Eviter la congestion
Premier acte : l’avant Brexit. Une période durant laquelle les ports français se sont préparés à de possible congestions liées aux nouvelles formalités aux frontières en mettant en place des infrastructures physiques, comme la création de zones de stationnement supplémentaires en amont des terminaux, mais aussi numériques.
De son côté, la douane française s’est positionnée sur une solution de "frontière intelligente" permettant aux opérateurs d’automatiser le passage des poids-lourds et d’anticiper les formalités avant leur arrivée au poste-frontière, évitant ainsi les files d’attente tant redoutées.
Outre-Manche, les sociétés britanniques se sont livrées à un stockage massif au dernier trimestre, ce qui a réduit les trafics. Un ralentissement qui n’a pas duré puisque le trafic avait retrouvé 90 % de son niveau post-Brexit dès le mois de mai. "S’il n’y a pas de congestion à proprement parler, les chaînes logistiques se sont allongées de plusieurs jours et les nouvelles procédures ne sont pas sans impact sur les coûts de transport", rappelle l’étude.
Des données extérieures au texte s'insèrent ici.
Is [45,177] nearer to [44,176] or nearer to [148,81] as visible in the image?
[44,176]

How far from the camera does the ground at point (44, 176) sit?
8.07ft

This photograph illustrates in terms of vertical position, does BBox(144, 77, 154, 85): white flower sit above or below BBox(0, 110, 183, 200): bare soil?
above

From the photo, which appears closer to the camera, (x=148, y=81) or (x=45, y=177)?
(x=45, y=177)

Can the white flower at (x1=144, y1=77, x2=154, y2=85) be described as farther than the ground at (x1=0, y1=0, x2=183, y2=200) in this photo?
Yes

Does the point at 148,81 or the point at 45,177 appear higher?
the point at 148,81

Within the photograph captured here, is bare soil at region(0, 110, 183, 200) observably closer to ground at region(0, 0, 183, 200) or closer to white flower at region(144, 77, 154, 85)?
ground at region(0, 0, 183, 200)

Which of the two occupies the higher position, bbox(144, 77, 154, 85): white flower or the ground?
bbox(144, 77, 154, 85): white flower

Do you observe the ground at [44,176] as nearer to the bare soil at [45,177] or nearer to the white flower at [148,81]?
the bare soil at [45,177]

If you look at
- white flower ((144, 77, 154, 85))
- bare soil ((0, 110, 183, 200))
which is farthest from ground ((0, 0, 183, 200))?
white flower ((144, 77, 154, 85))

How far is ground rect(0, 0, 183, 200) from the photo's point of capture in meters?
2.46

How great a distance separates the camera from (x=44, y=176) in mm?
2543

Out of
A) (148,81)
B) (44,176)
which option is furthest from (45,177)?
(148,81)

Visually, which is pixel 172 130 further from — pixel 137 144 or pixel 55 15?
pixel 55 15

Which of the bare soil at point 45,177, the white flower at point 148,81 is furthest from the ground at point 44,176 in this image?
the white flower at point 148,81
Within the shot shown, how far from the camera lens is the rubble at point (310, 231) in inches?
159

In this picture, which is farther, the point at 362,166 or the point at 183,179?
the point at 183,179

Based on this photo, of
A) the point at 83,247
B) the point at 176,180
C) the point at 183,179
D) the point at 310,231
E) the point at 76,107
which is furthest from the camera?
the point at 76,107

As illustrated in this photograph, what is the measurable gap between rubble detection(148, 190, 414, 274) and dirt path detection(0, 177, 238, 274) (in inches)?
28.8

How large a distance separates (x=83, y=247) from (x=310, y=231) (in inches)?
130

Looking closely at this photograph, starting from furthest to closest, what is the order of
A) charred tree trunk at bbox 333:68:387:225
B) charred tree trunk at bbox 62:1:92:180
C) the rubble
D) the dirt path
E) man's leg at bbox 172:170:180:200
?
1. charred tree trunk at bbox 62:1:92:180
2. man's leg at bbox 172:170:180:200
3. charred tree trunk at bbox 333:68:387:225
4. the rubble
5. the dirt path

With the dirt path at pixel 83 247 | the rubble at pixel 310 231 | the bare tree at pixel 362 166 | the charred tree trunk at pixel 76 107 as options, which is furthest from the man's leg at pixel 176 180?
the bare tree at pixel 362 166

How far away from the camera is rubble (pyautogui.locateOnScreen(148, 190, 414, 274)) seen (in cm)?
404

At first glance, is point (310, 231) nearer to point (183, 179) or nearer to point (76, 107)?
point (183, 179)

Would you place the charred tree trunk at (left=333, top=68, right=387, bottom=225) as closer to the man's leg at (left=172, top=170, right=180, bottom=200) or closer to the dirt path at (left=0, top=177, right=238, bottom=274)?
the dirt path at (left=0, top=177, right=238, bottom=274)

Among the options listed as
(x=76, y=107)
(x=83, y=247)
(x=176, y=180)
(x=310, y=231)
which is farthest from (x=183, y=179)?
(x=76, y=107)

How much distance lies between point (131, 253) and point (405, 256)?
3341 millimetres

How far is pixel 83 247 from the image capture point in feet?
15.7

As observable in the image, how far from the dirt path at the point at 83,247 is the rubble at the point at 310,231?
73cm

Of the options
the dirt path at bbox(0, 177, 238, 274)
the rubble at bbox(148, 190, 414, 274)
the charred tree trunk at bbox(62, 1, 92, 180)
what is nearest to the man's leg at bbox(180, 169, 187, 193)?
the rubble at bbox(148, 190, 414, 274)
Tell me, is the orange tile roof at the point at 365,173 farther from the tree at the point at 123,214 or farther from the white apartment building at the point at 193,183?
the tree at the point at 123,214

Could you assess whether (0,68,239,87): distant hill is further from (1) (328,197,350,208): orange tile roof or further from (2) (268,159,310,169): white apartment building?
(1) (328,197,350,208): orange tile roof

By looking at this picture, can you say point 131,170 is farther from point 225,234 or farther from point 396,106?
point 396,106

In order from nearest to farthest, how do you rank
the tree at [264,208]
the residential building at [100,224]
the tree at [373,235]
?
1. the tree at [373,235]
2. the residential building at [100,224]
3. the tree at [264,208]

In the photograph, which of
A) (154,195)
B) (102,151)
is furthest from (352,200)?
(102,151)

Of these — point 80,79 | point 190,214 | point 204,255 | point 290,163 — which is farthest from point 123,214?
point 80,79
Les armateurs adaptent leurs offres
Deuxième acte : la crise sanitaire s’en mêle. Sur le marché transmanche, cinq compagnies maritimes proposent une douzaine de lignes régulières et totalisent 60 liaisons quotidiennes. Au moment du Brexit, elles bataillent déjà pour faire face aux difficultés liées à la crise sanitaire et ont revu leur offre. Des liaisons ont été suspendues, d’autres ont vu le jour. A titre d’exemple, Brittany Ferries a suspendu les lignes Saint-Malo/Portsmouth et Cherbourg/Poole en 2020 et avait prévu trois rotations supplémentaires par semaine entre Cherbourg et Portsmouth, suspendues du fait de la fermeture de la frontière pendant plusieurs mois en raison de la pandémie. Ce n’est qu’en juin 2021 que cette liaison a été remise en service, à raison d’une rotation par semaine, principalement pour le fret.
De son côté, DFDS a lancé en janvier 2021 une troisième rotation quotidienne entre Dieppe et Newhaven, là où Irish Ferries a complété son offre, qui se composait de deux liaisons entre l’Irlande et l’Angleterre et d’une liaison entre la France et l’Irlande (Cherbourg/Dublin), par une liaison entre Calais et Douvres en juin 2021.
Cap sur l’Irlande
Troisième acte : l’Irlande tire son épingle du jeu. Son atout : permettre de ne plus transiter par la Grande-Bretagne et d’éviter ainsi les passages en douane à l’entrée et à la sortie du Royaume-Uni. Aujourd’hui, les liaisons directes semblent trouver leur marché en dépit d’un temps de trajet plus long. "Un trajet de Dublin à Dunkerque par le Royaume-Uni ne prend que 13 heures, alors que la traversée Rosslare – Dunkerque dure 24 heures", indique l’étude. Plusieurs compagnies maritimes présentes sur le transmanche se sont lancées, à l’instar de DFDS dès le 2 janvier 2021, ou Brittany Ferries, qui envisage d’ouvrir une deuxième liaison au départ du Havre vers Rosslare.
En parallèle, cette "opportunité" vers l’Irlande a également suscité l‘intérêt de nouvelles compagnies, qui ne desservait pas ce pays. Parmi elles, Containership, filiale de CMA-CGM, spécialisée dans le transport maritime de conteneurs, qui en a ouvert deux au départ de Dunkerque en novembre 2020, l’une vers Cork et l’autre vers Dublin, assurées par un navire d’une capacité de 900 conteneurs.